If your prospective employer has invited you to an interview, you have every right to be excited. Interviewing candidates for an open position is a time-intensive chore, and most companies only interview people who have a real chance at getting the job. The pre-employment interview is a two-way street, however, and the questions you ask during the meeting can be every bit as influential in landing the job as the questions you answer. Before your next interview, try committing a few of the most important questions to memory so that you can be ready when the opportunity arises.
1. Is This a New Position, or Is It a Replacement?
This question is a polite way of gauging your prospects in the job. If it's a new position, for instance, you might find yourself writing the rules for how it's done. If you're replacing someone else, be sure to ask why they left; the answer might be telling.
2. How Would You Describe the Culture Here?
Every company has a culture all its own, and hiring managers usually aren't shy about telling new employees what it's like. Some companies are highly competitive, while others emphasize collaboration or creativity. Knowing how employees think and act before your first day can give you a big leg up.
3. What Is the Key to Succeeding Here?
This question encourages your interviewer to summarize the company's values in a brief statement. By asking how to succeed, you have essentially asked what is most important to the management and how to do it. The advantage to knowing what your future supervisors are looking for is obvious.
4. How Is Success Measured?
Companies measure success in different ways. Even within one company, various jobs have to be evaluated in the ways most appropriate to them. A sales manager, for example, almost certainly has different metrics than a customer service specialist. Always ask how your performance is measured.
5. Can You Give a Complete List of This Position's Expectations?
A comprehensive answer to this question gets you off to a good start by ensuring you know exactly what you're applying for. If the position comes with overtime requirements, if you have to travel or if you are expected to work from home on occasion, it is best to know about it before you agree to move forward in the hiring process.
6. How Does the Company Encourage Employees to Grow?
This question has two purposes, explains Susan P. Joyce, a job search and SEO expert at Job-Hunt. First, it shows you're already thinking about making a long-term commitment to your new company, which is always a good message to send interviewers. Second, the answer tips you off about whether the company promotes from within, supports your continuing education or coaches employees who need extra help.

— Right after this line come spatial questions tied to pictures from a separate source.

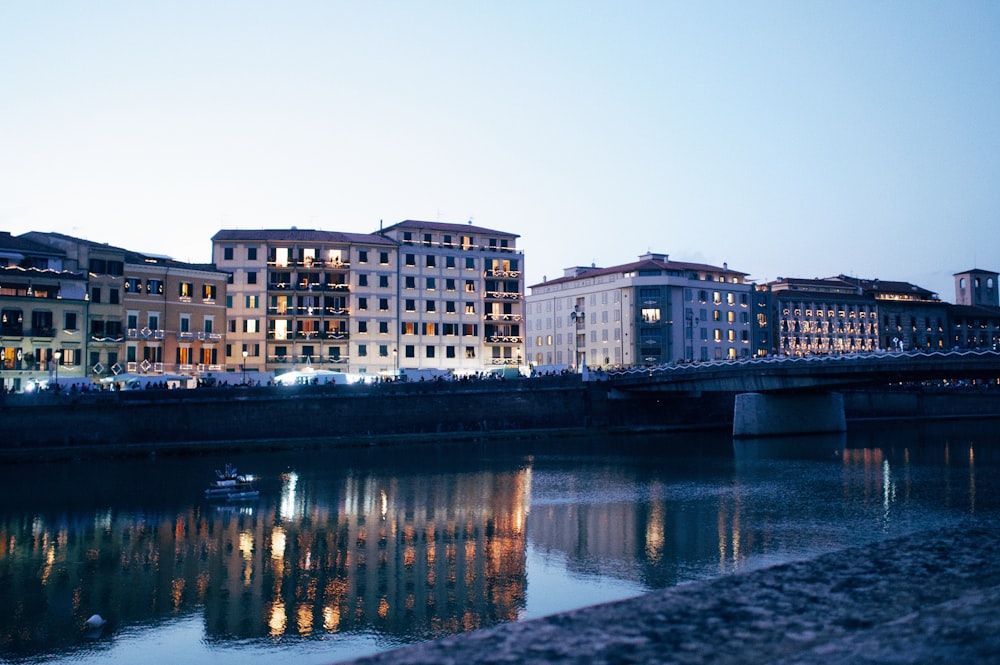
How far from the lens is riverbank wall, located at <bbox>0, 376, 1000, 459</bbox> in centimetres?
7500

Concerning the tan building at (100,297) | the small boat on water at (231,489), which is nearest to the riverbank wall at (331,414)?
the tan building at (100,297)

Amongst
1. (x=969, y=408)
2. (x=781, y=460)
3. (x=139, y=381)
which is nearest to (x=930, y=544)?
(x=781, y=460)

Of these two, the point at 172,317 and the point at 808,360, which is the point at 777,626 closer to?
the point at 808,360

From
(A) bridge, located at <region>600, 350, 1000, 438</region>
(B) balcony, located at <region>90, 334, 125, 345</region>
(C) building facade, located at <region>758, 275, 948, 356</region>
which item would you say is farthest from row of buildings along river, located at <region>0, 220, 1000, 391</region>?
(A) bridge, located at <region>600, 350, 1000, 438</region>

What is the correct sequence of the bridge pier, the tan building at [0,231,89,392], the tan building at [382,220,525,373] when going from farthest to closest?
1. the tan building at [382,220,525,373]
2. the bridge pier
3. the tan building at [0,231,89,392]

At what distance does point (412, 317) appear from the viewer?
119 metres

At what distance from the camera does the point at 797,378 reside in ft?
296

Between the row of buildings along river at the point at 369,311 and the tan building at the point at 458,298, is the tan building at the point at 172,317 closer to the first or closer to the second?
the row of buildings along river at the point at 369,311

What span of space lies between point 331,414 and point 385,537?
164 ft

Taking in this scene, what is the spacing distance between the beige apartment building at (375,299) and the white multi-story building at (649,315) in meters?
21.9

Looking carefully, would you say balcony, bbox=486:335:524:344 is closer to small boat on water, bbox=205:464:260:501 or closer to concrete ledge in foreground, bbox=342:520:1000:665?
small boat on water, bbox=205:464:260:501

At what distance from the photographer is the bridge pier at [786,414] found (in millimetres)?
96750

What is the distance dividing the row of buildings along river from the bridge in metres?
15.5

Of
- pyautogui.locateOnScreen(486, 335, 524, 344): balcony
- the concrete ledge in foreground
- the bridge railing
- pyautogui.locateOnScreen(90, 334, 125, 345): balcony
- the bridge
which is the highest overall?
pyautogui.locateOnScreen(486, 335, 524, 344): balcony
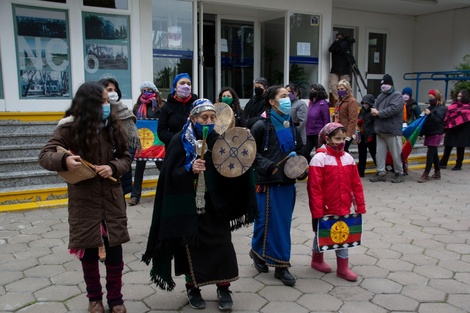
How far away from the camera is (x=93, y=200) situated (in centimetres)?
304

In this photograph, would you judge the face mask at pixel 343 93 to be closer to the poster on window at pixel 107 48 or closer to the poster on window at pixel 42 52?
the poster on window at pixel 107 48

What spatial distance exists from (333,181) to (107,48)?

7. Where Do You See the Company in Five Years?
Few interviewers are willing to tell new hires about long-range corporate plans, but it's worth asking this question anyway. By asking about the future, you reinforce the impression that you're planning to stay for the long run, and you might get encouraging news about the company's plans for future expansion, which might include advancement for you.
8. Do the People Here Get Together Outside of Work?
Asking about personal or extracurricular activities at the company shows you're an enthusiastic team player who's interested in the group you're joining. A number of large companies encourage workers to get together for carpools or interest groups that are dedicated to their hobbies. Asking about these signals that you're already thinking about how well you'll fit in.
9. What Are the Next Steps In the Process?
Always ask about the next steps in the hiring process as your interview wraps up. Not only does this emphasize the message that you're already thinking of yourself as part of the team; it also spares you the embarrassment of going home after the interview and wondering whether the phone will ring in the next week or two. Asking where to go from the interview also gives the company representative a chance to signal how well you've done by, perhaps, scheduling the follow-up meeting right away. The answer can also give you a hint about how many other people are being considered for the job, says Forbes.
10. What's the Most Important Thing to Know About Working Here?
This is best phrased as an open-ended question because it encourages your interviewer to talk about the company without prompting. Hearing the unscripted thoughts of a company insider is extremely valuable to you as you decide whether the position fits your expectations.
Interviews can be stressful and uncomfortable for job seekers, but they can also be a great opportunity to learn new things about the company you hope to join. By asking directed questions, you can not only get valuable information before jumping into a new job but also increase your chances of getting the job by showing your hiring manager how invested you are in the process. Always ask questions at your interview, and the experience can be as productive for you as it is for the company that hires you.